Хуэймин бо 回民报
- Type: Socio-political newspaper
- Founded: 1932 as Dong Huoxir 1957 as Sulian huizu bao
- Language: Dungan
- Headquarters: Kyrgyzstan

= Huimin bao =

Socio-political newspaper published in Bishkek, Kyrgyzstan

Huimin bao (Хуэймин бо; 回民报) is a socio-political newspaper published in Bishkek, Kyrgyzstan. Named after the Hui people, it is the world's only Dungan language newspaper.

In 2014 the Kyrgyz Hui Muslim Association and the China News Agency Xinjiang Branch cooperated to increase the Chinese version of Huimin bao. In the same year, the Chinese decided to rename the newspaper as Zhongya Huimin bao (Central Asian Hui Newspaper; 中亚回民报, Җун-я Хуэймин бо) due to the fact that Dungan people (partly of Hui ancestry) are spread throughout Central Asia.

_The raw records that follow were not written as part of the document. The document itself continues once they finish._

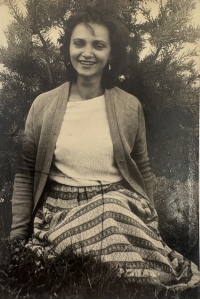 Oľga Kuzmová, the witness's adoptive mother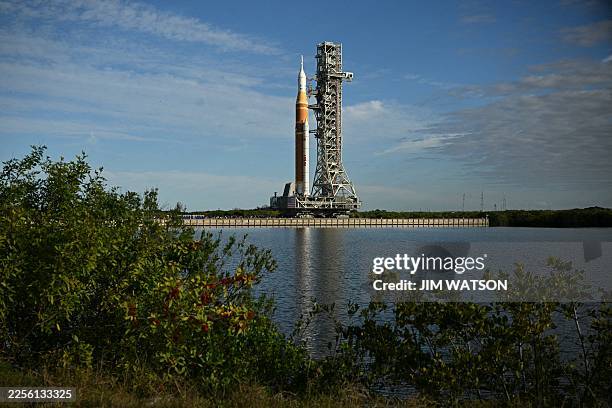 S Artemis II Space Launch System rocket and Orion spacecraft are rolled out of the Vehicle Assembly Building to Launch Pad 39B at Kennedy Space...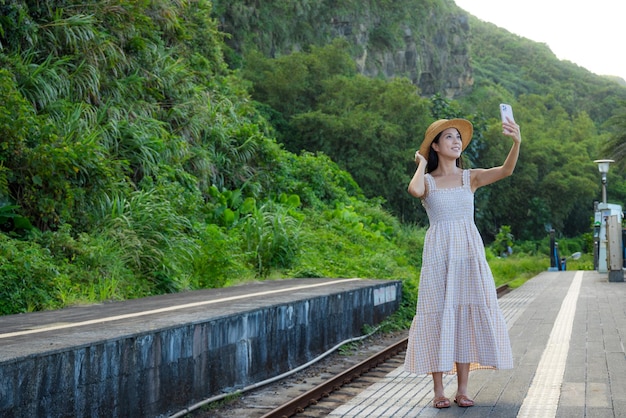 Vrouw neemt selfie op mobiele telefoon op het treinstation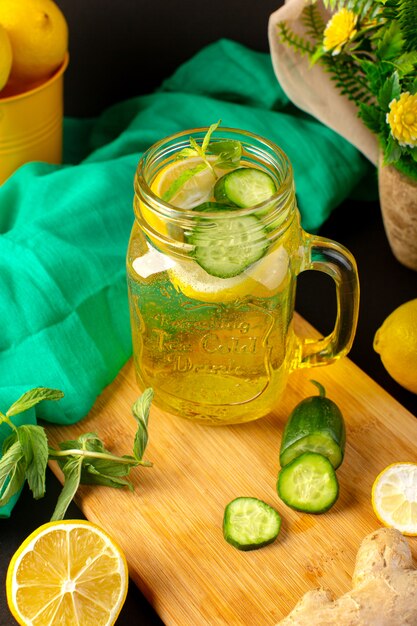 Een vooraanzicht citroen cocktail vers koel drankje in glazen beker gesneden en hele citroenen komkommers samen met bloemen op de donkere achtergrond cocktail fruit drinken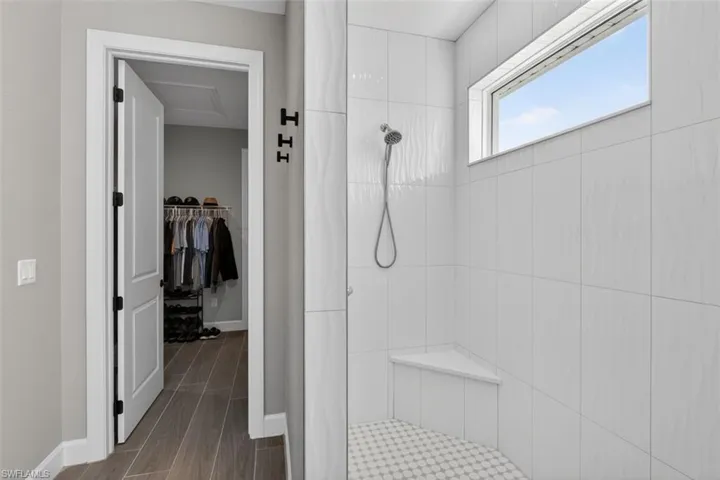 Full bath with tiled shower, wood tiled floors, and a walk in closet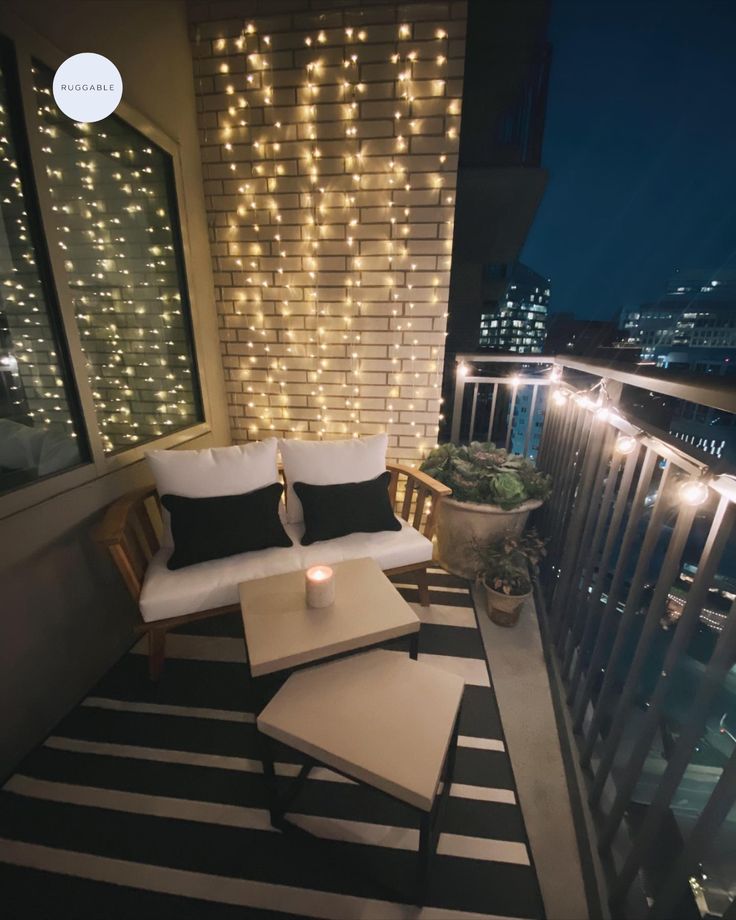 the balcony is decorated with lights and furniture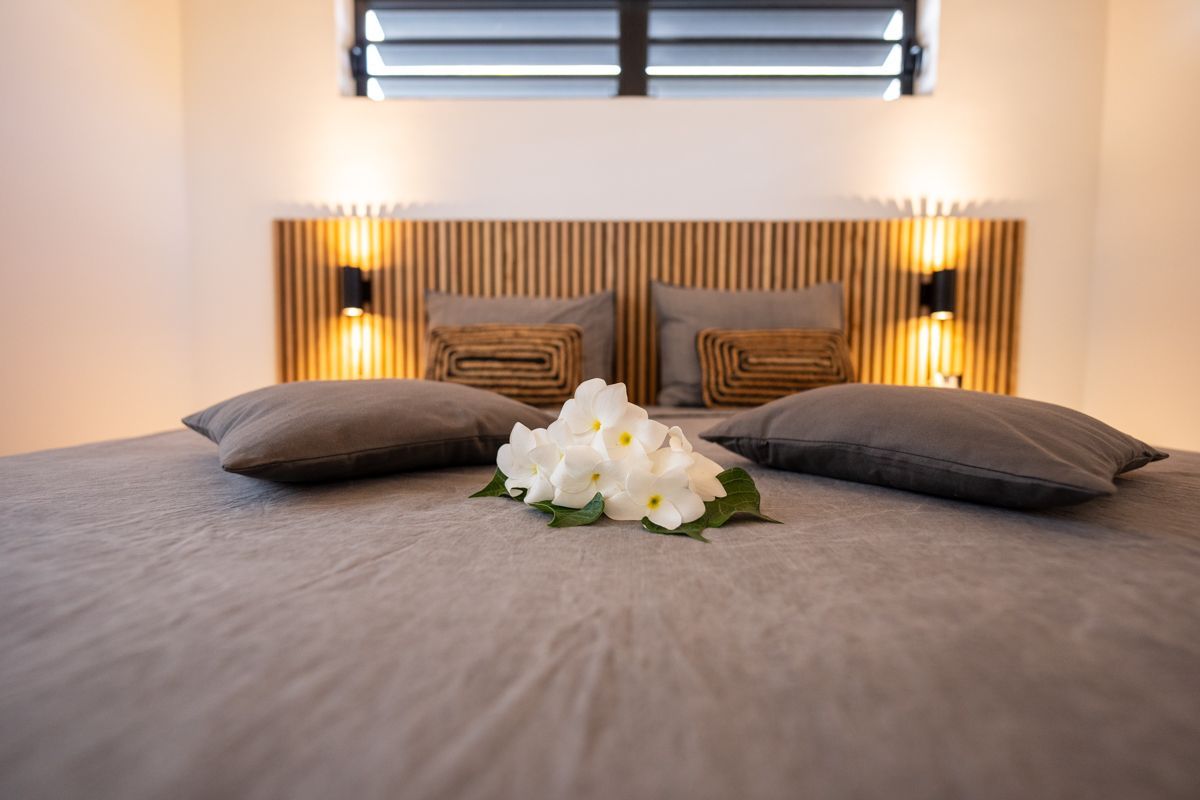 Slaapkamer met grijs beddengoed, houten hoofdbord, twee kussens, twee lampen, bloemen en een raam.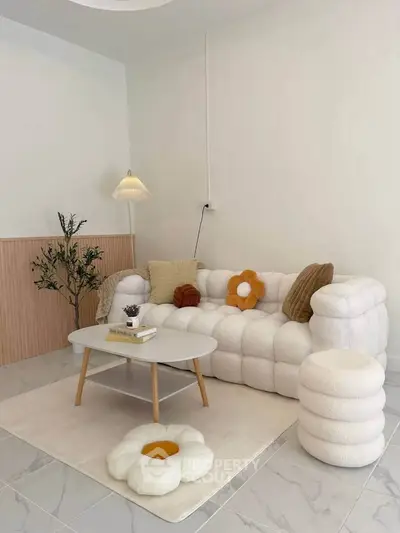 Chic modern living room with plush white sofa, stylish coffee table, and cozy decor accents.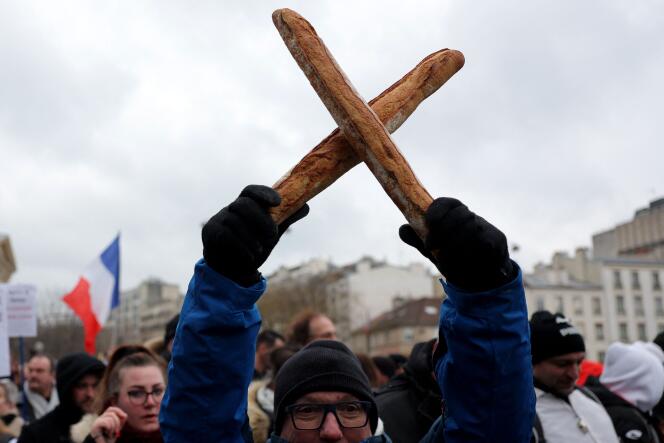 Un hombre cruza dos baguettes de pan en señal de protesta, durante la manifestación organizada por varios colectivos de panaderos artesanales contra el aumento de los precios de la energía, el lunes 23 de enero de 2023 en París.  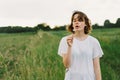 Beautiful teenager girl on the field in green grass and blowing dandelion. Royalty Free Stock Photo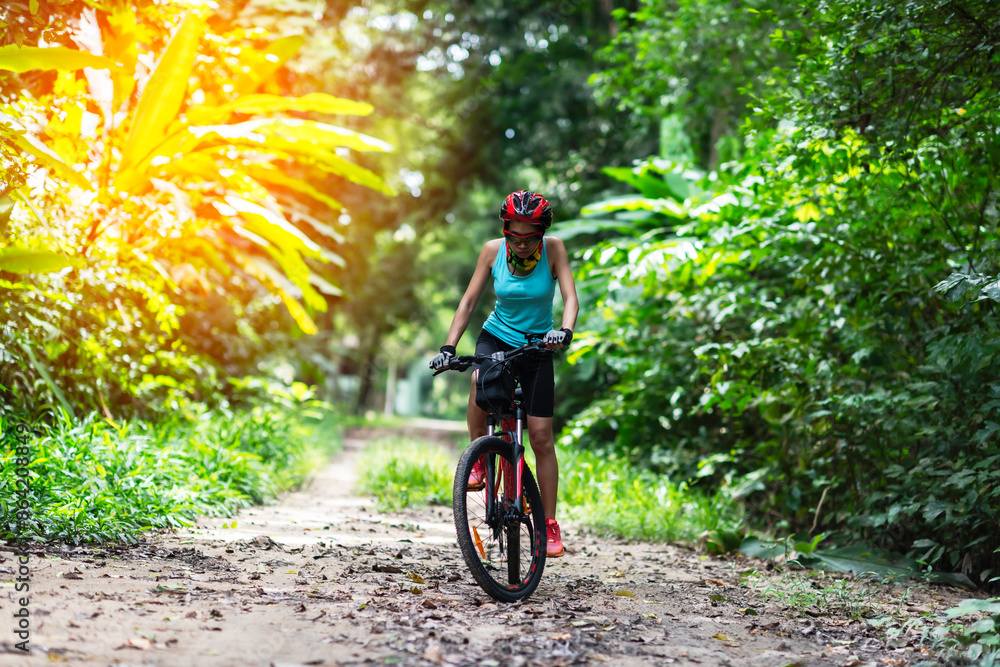 Asian are cycling road bike in the morning Asian are cycling road bike in the morning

Newspapers are circulated once a month to 3,000 copies. In the 1970s, Huimin bao published 4,400 copies twice a week.

==History==
In 1930, the newspaper was first known in Kyrgyz as Sabattuu bol (Сабаттуу бол, 'Be Literate') and was written in the Kirghiz ASSR. Dungan writers Yasir Shiwazi and Husein Makeyev started working on the newspaper. In January 1932, it was published in Dungan as Dong Huexir ('Spark of the East', Дун Хуәщир, 东火星) in the capital city of what was formerly known as Frunze. It held its name before the newspaper ceased publications in 1939. When the Soviet Dungan newspaper resumed publication in 1957, it was renamed the Sulian huizu bao ('Soviet Hui Newspaper', Сўлян хуэйзў бо, 苏联回族报) while Shiwazi was appointed its editor-in-chief, holding that post until his retirement in 1965. In 1958, Shiwazi then renamed the newspaper to the Shiyuedi qi ('October Banner', Шийүәди чи, 十月的旗), and during this time, the newspaper appeared twice a month with circulation to about 4,400 copies every two weeks. During the collapse of the Soviet Union in the early 1990s, the newspaper was renamed once again to Huimin bao and the circulation was changed to monthly with about 3,000 copies today.